• [Задания]
[A] Переведите на английский язык предложение «Официант уходил с миной презрения» из фрагмента о ресторане.
[B] Продолжите фрагмент о ресторане, начав сразу после его последней реплики.

------ Фрагмент текста

Чем дальше, тем больше лилось вина в ресторане, тем острее преподносились номера. Певицы уже кричали хриплыми голосами и взвизгивали при решительных действиях их кавалеров на сцене; танцовщицы, почти совсем голые, тужились выводить брюшными мускулами танец живота, словом — все шло, как полагается в местах забвения от житейских забот, от морали и всех условностей. Но наше положение было довольно глупое. Без всякой предварительной выпивки и закуски мы набросились на ужин, как не евшие несколько дней, бутылки с вином стояли непочатыми. Официант несколько раз подходил к нам, наклонялся в ожидании наших дальнейших требований, а с нас было много и того, что стояло на столе. Официант уходил с миной презрения. Никифоров даже вздыхал.
— Вот черт возьми! Чего бы в самом деле спросить? Вина? Так и эти бутылки некуда вылить. Хотел было в кадку с пальмой — заметят, смеяться будут, а то и оштрафуют.
Велел принести папирос, а потом сигар и, не курив отроду, пускал вверх клубы дыма.
— Ну что, — спрашиваю у него, — удовлетворен ты, что сюда попал?
— Не сожалею. Ты только посмотри, как напротив толстый работает челюстями. Кости хрустят, должно быть, рябчиков жрет. А вино! Во какими бокалами в себя, как в бочку льет! Лицо что биллиардный шар блестит, глаза как у кота прищурены, а над верхней губой редкие волосики торчком торчат. Ну, разве не прелесть? Жаль, нельзя зарисовать — еще побьют, а экземпляр первосортный. Мне досадно, что я вот такой… а то бы, ей-богу, подсел бы к ним, выпил бы вместе, потерся около них, набрался ихнего и потом принес бы все в свою мастерскую и вытряхнул на подрамок с холстом. Что? Здоровая бы вещь вышла! Вот оно, наше пекло — не придуманное!
— А для чего оно?
— Как для чего? Для того, что оно есть. Для чего солнце светит и дождь идет? Для чего цветы цветут и грязь невылазная? И что же — изображать одни цветочки-василечки или по-передвижнически назидательно доказывать, что знания полезны, а много есть вредно? Нет, ты вот это могуче, ярко передай! Это жизнь, а не прокислая мораль! Ах, зачем я не здоровенный мужик, как вон те, что жрут. Как бы я хотел все делать, как они!
— Послушайте, господин, — послышался женский голос в нашу сторону, — у вас, кажется, есть свободные стулья?
Стояли две дамы.
— О да, да! — поспешил Никифоров. — Даже свободные места за столом. Силь ву пле, медам! Пожалуйте в нашу компанию!
Смотрю я, что дальше будет. Никифоров шепчет:
— Вот и выход, можно еще что спросить, чтоб не занимать стола непроизводительно.

------------
------ Записи набора данных

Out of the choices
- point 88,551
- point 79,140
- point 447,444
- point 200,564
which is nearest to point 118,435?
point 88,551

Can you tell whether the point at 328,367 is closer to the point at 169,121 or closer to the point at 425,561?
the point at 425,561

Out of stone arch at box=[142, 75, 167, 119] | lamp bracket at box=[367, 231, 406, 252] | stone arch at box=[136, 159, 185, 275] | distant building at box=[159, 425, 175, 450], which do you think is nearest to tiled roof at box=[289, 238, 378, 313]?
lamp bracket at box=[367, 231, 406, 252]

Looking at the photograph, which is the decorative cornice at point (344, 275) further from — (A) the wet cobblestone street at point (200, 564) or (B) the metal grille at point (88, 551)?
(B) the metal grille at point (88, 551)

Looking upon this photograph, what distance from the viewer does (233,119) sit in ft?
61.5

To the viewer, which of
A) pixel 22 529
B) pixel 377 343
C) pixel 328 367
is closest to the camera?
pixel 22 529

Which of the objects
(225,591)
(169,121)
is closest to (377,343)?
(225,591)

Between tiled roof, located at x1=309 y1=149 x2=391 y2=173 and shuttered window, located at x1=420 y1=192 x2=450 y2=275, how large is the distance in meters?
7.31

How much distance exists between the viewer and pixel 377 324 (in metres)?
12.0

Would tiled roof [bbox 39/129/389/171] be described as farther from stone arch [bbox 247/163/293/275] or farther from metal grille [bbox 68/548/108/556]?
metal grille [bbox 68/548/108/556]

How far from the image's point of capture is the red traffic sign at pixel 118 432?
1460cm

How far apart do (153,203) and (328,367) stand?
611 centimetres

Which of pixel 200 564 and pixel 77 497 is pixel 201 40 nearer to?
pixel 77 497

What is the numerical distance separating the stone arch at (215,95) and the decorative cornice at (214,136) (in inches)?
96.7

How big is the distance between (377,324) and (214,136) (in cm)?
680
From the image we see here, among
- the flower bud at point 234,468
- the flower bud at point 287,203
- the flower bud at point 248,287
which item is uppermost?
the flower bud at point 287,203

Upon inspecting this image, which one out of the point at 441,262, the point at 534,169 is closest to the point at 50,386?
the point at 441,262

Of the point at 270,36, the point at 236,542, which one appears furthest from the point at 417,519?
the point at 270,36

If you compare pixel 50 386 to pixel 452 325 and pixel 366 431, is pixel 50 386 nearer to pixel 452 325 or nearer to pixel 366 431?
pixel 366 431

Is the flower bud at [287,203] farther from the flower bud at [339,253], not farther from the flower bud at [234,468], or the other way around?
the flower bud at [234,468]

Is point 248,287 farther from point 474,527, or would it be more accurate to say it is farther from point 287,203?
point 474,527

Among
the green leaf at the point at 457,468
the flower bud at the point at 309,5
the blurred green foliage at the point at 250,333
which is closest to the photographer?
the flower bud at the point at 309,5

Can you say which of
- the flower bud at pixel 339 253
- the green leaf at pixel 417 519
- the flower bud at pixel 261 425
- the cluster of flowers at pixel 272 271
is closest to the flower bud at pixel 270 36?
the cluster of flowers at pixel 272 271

------------
------ Записи набора данных

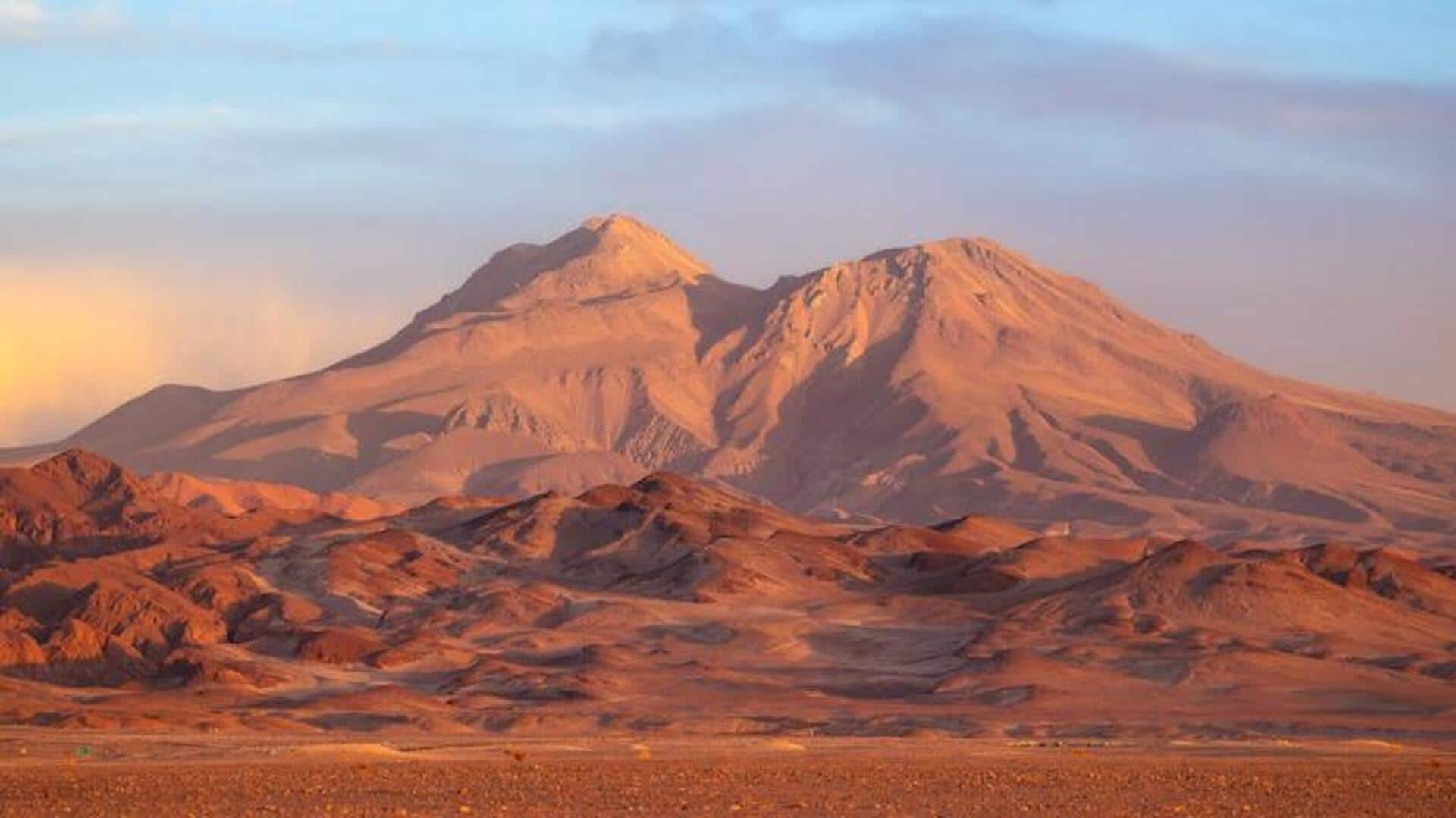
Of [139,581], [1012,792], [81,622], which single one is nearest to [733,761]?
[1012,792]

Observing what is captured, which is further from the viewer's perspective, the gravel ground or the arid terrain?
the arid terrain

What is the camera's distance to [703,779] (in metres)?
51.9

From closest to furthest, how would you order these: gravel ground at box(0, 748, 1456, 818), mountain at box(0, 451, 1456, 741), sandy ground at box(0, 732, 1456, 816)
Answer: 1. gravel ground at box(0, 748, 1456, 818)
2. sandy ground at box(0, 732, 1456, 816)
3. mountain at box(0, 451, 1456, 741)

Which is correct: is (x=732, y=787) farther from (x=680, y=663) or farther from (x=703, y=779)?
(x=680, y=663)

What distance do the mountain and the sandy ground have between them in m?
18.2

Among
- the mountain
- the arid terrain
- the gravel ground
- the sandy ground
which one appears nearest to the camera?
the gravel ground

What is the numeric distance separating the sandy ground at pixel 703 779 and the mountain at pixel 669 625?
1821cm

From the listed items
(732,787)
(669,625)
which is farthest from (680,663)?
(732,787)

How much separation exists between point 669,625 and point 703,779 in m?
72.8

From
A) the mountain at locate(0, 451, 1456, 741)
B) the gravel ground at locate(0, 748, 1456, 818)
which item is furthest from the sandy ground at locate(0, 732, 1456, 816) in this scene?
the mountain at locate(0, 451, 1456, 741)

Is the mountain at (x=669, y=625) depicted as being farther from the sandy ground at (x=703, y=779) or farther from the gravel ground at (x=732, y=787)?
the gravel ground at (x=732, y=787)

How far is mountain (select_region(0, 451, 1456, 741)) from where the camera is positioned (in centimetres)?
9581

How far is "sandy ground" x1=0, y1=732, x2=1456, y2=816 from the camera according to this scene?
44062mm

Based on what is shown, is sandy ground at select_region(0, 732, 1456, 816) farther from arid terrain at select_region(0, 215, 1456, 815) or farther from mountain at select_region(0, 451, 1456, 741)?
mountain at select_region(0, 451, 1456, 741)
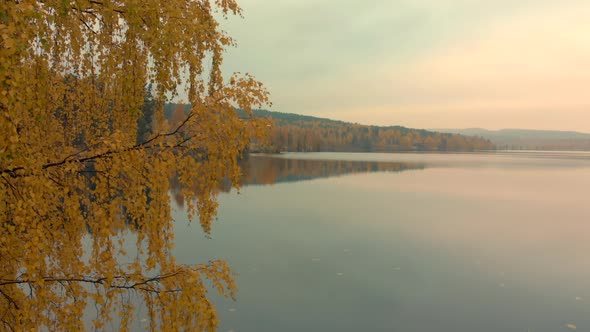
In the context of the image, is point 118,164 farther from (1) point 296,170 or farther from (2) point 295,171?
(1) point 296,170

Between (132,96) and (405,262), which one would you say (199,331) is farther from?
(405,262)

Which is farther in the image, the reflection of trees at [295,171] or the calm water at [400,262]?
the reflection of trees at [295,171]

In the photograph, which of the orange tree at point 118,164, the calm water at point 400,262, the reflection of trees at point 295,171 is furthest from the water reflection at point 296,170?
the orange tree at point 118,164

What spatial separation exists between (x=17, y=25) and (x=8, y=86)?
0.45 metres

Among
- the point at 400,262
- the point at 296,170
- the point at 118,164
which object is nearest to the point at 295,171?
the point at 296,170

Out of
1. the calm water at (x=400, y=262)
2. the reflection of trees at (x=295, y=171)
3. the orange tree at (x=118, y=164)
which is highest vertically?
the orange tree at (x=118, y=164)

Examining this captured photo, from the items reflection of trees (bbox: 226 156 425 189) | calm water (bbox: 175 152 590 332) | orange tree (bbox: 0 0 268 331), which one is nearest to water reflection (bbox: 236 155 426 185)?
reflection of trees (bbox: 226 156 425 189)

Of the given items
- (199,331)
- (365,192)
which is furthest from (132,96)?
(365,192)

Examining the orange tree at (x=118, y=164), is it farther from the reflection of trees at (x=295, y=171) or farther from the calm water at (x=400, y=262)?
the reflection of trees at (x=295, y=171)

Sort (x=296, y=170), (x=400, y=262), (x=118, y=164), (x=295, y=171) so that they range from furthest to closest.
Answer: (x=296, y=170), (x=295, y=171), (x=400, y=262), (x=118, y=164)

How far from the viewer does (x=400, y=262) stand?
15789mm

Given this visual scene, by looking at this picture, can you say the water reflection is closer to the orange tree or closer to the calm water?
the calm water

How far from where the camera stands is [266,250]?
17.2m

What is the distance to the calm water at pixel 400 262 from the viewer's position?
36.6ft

------------
------ Записи набора данных

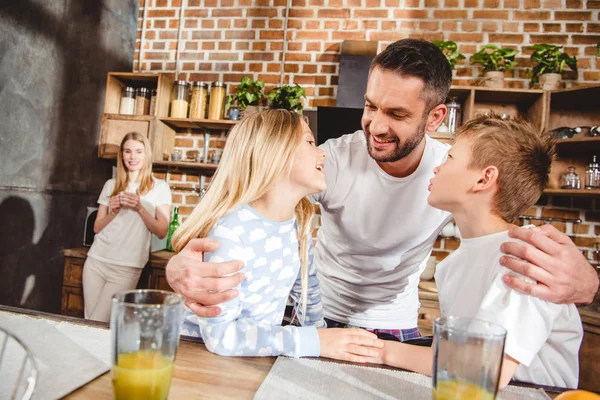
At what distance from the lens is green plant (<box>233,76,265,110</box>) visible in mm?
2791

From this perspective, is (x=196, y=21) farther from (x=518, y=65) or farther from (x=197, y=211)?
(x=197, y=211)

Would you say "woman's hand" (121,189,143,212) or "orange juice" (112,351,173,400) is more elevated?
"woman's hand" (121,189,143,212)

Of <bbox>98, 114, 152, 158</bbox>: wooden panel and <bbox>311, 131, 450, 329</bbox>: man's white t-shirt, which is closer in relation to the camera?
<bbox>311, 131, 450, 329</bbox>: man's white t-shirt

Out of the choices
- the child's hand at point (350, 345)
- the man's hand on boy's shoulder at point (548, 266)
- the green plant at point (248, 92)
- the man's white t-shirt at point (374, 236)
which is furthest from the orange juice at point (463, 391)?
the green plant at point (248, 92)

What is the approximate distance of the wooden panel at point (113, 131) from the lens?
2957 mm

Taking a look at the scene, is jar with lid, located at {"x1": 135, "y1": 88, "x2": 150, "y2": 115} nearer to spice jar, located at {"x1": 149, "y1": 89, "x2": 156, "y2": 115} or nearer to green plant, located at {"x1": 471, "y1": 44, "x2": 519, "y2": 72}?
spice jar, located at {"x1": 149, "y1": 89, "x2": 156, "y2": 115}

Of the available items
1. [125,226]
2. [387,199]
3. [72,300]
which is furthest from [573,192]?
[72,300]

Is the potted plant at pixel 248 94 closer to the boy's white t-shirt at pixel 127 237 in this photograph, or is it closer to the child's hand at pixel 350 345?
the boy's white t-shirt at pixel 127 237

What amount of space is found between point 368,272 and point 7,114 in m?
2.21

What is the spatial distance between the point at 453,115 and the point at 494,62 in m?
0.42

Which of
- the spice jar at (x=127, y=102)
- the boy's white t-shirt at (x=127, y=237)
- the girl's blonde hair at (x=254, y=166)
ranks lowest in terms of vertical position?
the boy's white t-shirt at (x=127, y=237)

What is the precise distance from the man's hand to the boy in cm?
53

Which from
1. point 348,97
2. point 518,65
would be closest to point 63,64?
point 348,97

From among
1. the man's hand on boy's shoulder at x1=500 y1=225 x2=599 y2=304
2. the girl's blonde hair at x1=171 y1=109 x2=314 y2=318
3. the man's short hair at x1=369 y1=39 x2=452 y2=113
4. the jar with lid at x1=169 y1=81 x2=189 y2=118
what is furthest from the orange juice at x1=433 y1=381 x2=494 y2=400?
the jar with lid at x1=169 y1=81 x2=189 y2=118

------------

• [Ответы]
[A] The waiter would walk away with a look of contempt.

[B]
Требует приборы и угощает дам ужином и вином, сам тоже делает вид, что пьет тост:
— За здоровье прекрасных дам и их достойных кавалеров!
— Как? Значит, вы и за свое здоровье пьете? — спрашивают дамы.
Никифоров тихонько отвечает:
— Не хочу вводить вас в убыток: не упускайте других знакомств, у нас только ужин.
Те переглядываются, улыбаются и просят подарить им на память о прекрасной встрече по цветку.
Желание их исполняется, Семен Гаврилович одаряет каждую яркой розой. Они уходят.
Мы сидели до рассвета, когда на сцене сверх всякой программы делалось уже непонятно что, а в зале несколько раз затевалась ссора и слышался звон разбитой посуды.
Шли домой, дворники начинали уже мести улицы.
С бессонья рассвет был странным: кругом все бело и вяло, бесконтурно.
— Я выпил все же две рюмки, — говорит Никифоров, — и, кажется, даже пьян.
— И что же ты получил от всего этого? — спрашиваю у него.
— А то, что познал, что они сильные в своей пошлости, а мы слабые в своей, как бы назвать… добродетели, что ли. У нас всего только наполовину. И еще думаю, что болезни лечатся сильными ядами, хотя в малых дозах. Нет, зачем меня в детстве уронили на землю? О проклятие!
Никифоров все более и более развертывался на выставках. Его стали приобретать музеи и Третьяковская галерея. Он приезжал в Петербург на время выставки, которая определялась обыкновенно сроком от масленицы до пасхи, жил у меня. С ним ходили мы на собрания передвижников и на вечера товарищей-питерцев. Им интересовались как талантливым молодым членом Товарищества и немного побаивались его подчас едкого языка.